Crowning this magnificent example of manhood in flower were locks of the finest guinea gold coin color, locks that had an infuriating proclivity to escape their modish style to curl about his face, giving him an undeserved appearance of boyish innocence.

Such a fine specimen could only be doing his duty to rig himself out in none but the epitome of fashion. Kevin did not shirk this responsibility and this, combined with a natural fastidiousness inborn in the man, made him a person to be envied and aped by all the young dandies as well as sighed over by half (figuring conservatively) the ladies in London.

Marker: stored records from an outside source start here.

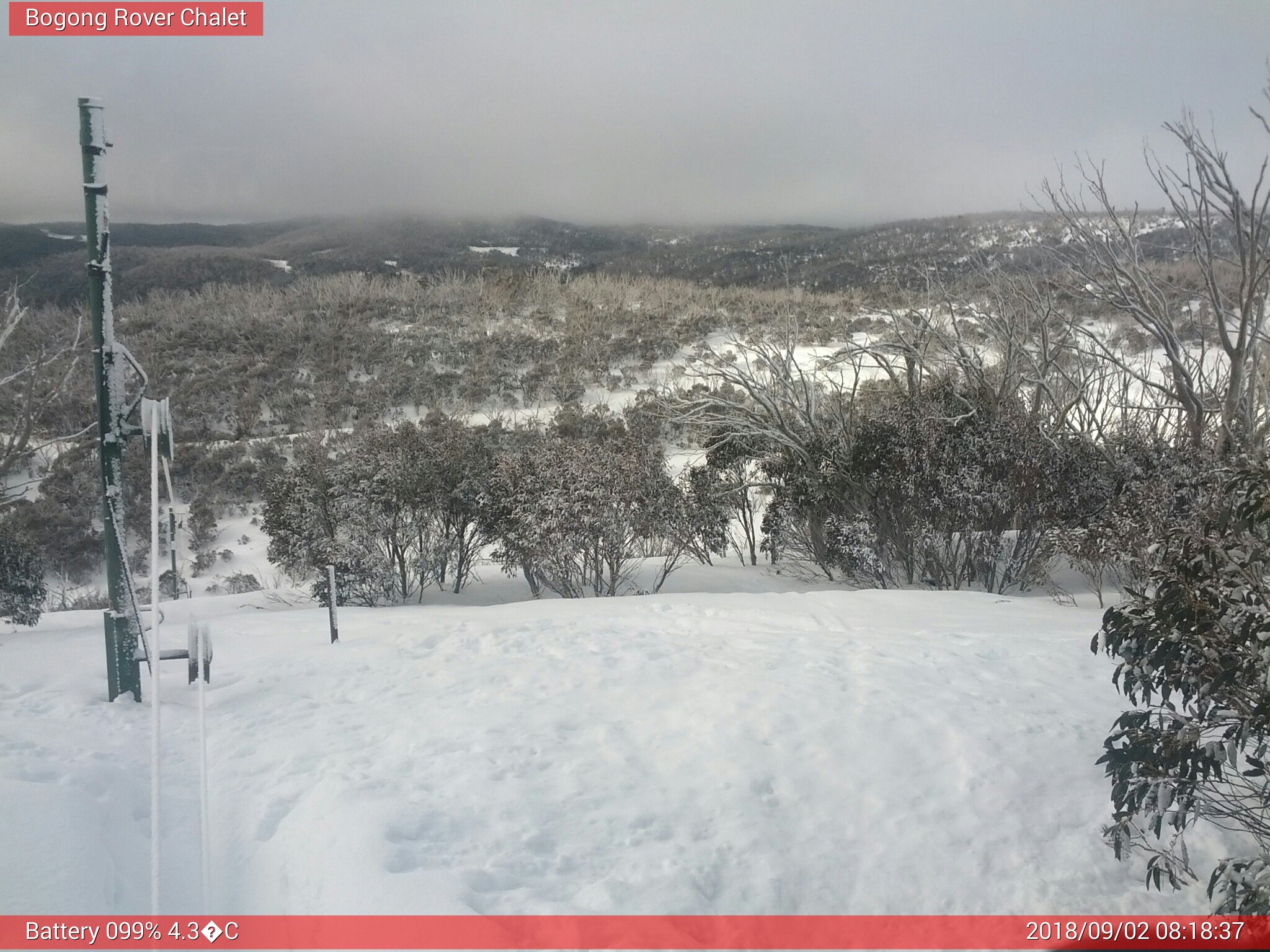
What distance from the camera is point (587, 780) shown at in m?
3.62

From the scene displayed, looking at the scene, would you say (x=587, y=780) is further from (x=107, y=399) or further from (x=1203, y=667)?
(x=107, y=399)

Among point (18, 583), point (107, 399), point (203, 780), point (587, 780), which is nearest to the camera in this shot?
point (203, 780)

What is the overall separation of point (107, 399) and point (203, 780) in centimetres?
331

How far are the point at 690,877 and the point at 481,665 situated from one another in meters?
2.90

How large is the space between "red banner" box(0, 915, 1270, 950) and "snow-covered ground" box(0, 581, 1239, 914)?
0.22ft

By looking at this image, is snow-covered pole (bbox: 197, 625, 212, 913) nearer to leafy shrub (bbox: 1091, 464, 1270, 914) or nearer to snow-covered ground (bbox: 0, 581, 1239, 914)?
snow-covered ground (bbox: 0, 581, 1239, 914)

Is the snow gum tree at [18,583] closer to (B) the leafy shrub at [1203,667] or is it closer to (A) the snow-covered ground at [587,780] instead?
(A) the snow-covered ground at [587,780]

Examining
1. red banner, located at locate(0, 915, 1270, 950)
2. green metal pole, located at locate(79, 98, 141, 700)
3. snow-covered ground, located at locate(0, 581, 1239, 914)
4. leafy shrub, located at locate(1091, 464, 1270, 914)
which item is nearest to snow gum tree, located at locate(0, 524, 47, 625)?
snow-covered ground, located at locate(0, 581, 1239, 914)

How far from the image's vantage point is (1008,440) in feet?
32.6

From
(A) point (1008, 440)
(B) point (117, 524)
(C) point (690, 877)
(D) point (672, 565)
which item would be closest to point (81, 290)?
(D) point (672, 565)

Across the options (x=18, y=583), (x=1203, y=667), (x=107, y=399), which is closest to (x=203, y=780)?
(x=1203, y=667)

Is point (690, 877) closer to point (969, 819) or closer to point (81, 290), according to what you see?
point (969, 819)

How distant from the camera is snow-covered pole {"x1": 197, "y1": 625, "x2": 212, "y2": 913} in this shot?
83.7 inches

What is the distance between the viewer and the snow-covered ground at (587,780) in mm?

And so, it was perhaps easy to understand the awe experienced by the housemaid, Olive Zook, when she at last entered the room in answer to the bell summons and first gazed upon this golden god, for the moment basking in sunlight as if a halo surrounded his entire body.

Olive could not speak. She forgot how to curtsy. To blink. To swallow. She could only stand silently and gawk, her mouth agape and her eyes bulging in astonishment.